--- DOCUMENT PASSAGE ---

Expected Response: N/A
## Other Details
### Routes
* The Mobile (Supplicant) side, implements the following URL: https://accounts.firefox.com/pair/supp
This view accepts OAuth query parameters equivalent to those on the existing /oauth/ view, and will accept the channel id and channel key as parameters in the URL hash fragment.
The view performs the entire Mobile side of the protocol, including:
* connecting to the provided channel via WebSocket
* passing the OAuth request to the Desktop over the WebSocket channel
* displaying a confirmation screen using the account metadata information sent by Desktop
* receiving OAuth code and state from Desktop over the WebSocket channel.

---

PROBLEMS:
1: From the routes passage, list each part of the Mobile side of the protocol that the view performs.
2: According to the routes passage, where in the URL does the view accept the channel id and channel key?

--- RECORDED DATA ---

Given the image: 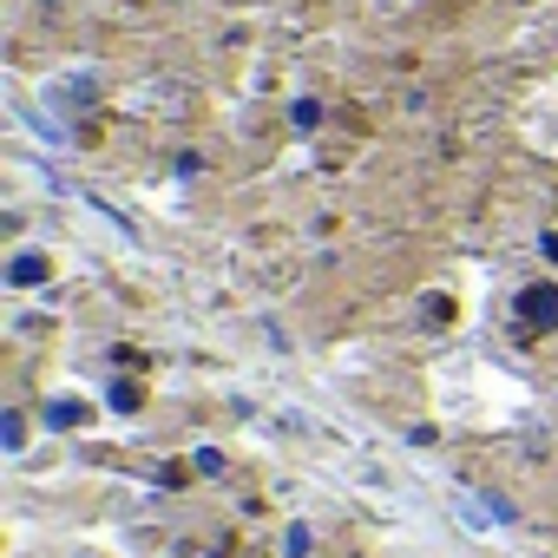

---

CORRECT ANSWERS:
1:
- Connecting to the provided channel via WebSocket
- Passing the OAuth request to the Desktop over the WebSocket channel
- Displaying a confirmation screen using the account metadata information sent by Desktop
- Receiving OAuth code and state from Desktop over the WebSocket channel

2: In the URL hash fragment.